# RetinaFace

20200903232600

As explained in ([[20200815172158]] Detecting faces from images) detecting faces in a still image is an important step that has various applications.

As of now, a top of the SoTA on face detection can be found on the PapersWithCode website and the best approach seems to be the RetinaFace architecture that we discuss in this section.

The source code for the original paper was published at this github repository with a video for a conference presentation.

It is unfortunately written in MXNet ( #amazon’s #deep #learning framework) but other rewrites are also available:

The authors of #retinaface originally worked on the more broader problem of #face #recognition so this step is just a precursor to their other model #arcface ([[20200903233242]] ArcFace).

It uses the idea of image #pyramids (convolutions at multiple levels)

There is also a startup around this paper named insightface.ai.

### Architecture and paper analysis

The contributions of this paper are:

• Creates a a dataset where more features are annotated in multiple faces:
• 5 landmark points: 2 centre of eyes, 2 edges of lips, centre of nose
• a 3D pose matrix specifying how each face is positioned in space

The model is trained to predict simultaneously:

• Whether the current detection is a face or not (binary classification trained using softmax)
• 5 Landmark points
• 3D pose of the face

#### Loss function

The loss function is a composition of the losses for all 3 detection objectives above:

\begin{aligned} Loss = & \> \> \> \> \> \> \> \> \> \> \> \> \> \> {\color{red}Loss_{Classification}}(p_i, p_i^*) + \\ &\lambda_1(=0.25){\color{red}p_i^*}*{\color{blue}Loss_{RegressionBox}}(t_i, t_i^*) + \\ &\lambda_2(=0.1){\color{red}p_i^*}*{\color{green}Loss_{LandmarkPoints}}(l_i, l_i^*) + \\ &\lambda_3(=0.01){\color{red}p_i^*}*{\color{gray}Loss_{3DPixelPose}} \end{aligned}

${\color{red}Loss_{Classification}}(p_i, p_i^*)$ is the classification loss where $p_i$ is the predicted probability of anchor i to being a face and $p_i^*$ is 1 for the positive anchor (an anchor that is indeed a face) and 0 for the negative anchor (an anchor that is not a face). The classification is a binary crossentropy (they say it’s the softmax loss for binary classes).

${\color{blue}Loss_{RegressionBox}}(t_i, t_i^*)$ where $t_i=\{t_x, t_y, t_{height}, t_{width}\}_i$ is the predicted box and $t_i^*=\{t_x^*, t_y^*, t_{height}^*, t_{width}^*\}_i$ is the ground truth box associated with the positive anchor. The function ${\color{blue}Loss_{RegressionBox}}(t_i, t_i^*)=RobustLoss(t_i, t_i^*)$ where $R$ is the robust loss function (first defined in Fast R-CNN). The #robust loss function is defined as:

• $RobustLoss(t_i, t_i^*) = \sum_{j \in \{x, y, w, h\}}smooth_{L1}(t_{ij} - t_{ij}^*)$
• and $smooth_{L1}$ is
•  $smooth_{L1}(x)=0.5x^2$ if $$x < 1$$
• $smooth_{L1}(x) = |x| - 0.5$ otherwise. Since all the values of $t_i$ and $t_i^*$ are continuous, each one is normalised using a standard scaler (mean=0, std=1) - at train time, as a preprocessing step.

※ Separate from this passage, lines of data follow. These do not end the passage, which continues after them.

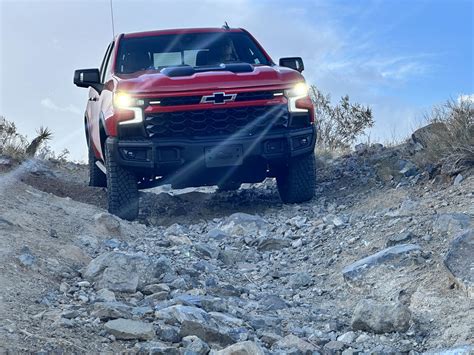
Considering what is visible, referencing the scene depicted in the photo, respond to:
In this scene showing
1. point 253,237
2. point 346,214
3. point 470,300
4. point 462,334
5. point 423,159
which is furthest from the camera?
point 423,159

${\color{green}Loss_{LandmarkPoints}}(l_i, l_i^*)$ where $l_i = \{l_{x1}, l_{y1}, …, l_{x5}, l_{y5}\}_i$ is the predicted 5 facial landmarks, and $l_i^* = \{l_{x1}^*, l_{y1}^*, …, l_{x5}^*, l_{y5}^*\}_i$ represent the ground-truth associated with the positive anchor. Again, since all the values of $l_i$ and $l_i^*$ are continuous, each one is normalised using a standard scaler (mean=0, std=1).

${\color{gray}Loss_{3DPixelPose}}$ is a loss based on the #graph-convolutional-networks of the ideal face mesh and the current prediction ( [[20200820200300]] Graph Convolutional Networks ) over a 3DMM ( discussed in [[20200825140617]] 3D Morphable Models ), where you have a mesh of a generic person and try to morph that face template so as the projected 2D image matches your target image.

After estimating the face $(S, T)$ (shape and texture parameters), $P$ (the projection, or $(camera\_location, camera\_pose, camera\_focal\_length)$ triple ) of the faces, and $I$ (the illumination properties, i.e. location of point light source, colour values and colour of ambient lighting), they use a fast differentiable 3D mesh renderer for converting the expressed 3D face (given by $(S,T, P, I)$) onto a 2D projection (I don’t fully understand why they need a differentiable rendered or what does that imply).

The 3D mesh renderer used was published in the 2018 paper titled “Unsupervised Training for 3D Morphable Model Regression” by Google, where they present an end-to-end network that can learn unsupervised 3D faces from images. This paper presents an auto-encoder architecture, which takes and image, converts it to an embedding (via FaceNet or #vgg-face), then pass that embedding to a 3DMM decoder that outputs a 3D image, feed that 3D image in the differentible renderer to get a 2D image (projection) which is compared (via a loss function - this bit simplifying things) to the initial image, and the errors are backpropagated on the full architecture. So we have:

• FaceNet(Target 2D Image) => #face-embedding
• 3DMM(Face-Embedding) => 3D object
• Renderer(3D object) => Predicted 2D Image
• Loss(Target 2D Image, Predicted 2D Image)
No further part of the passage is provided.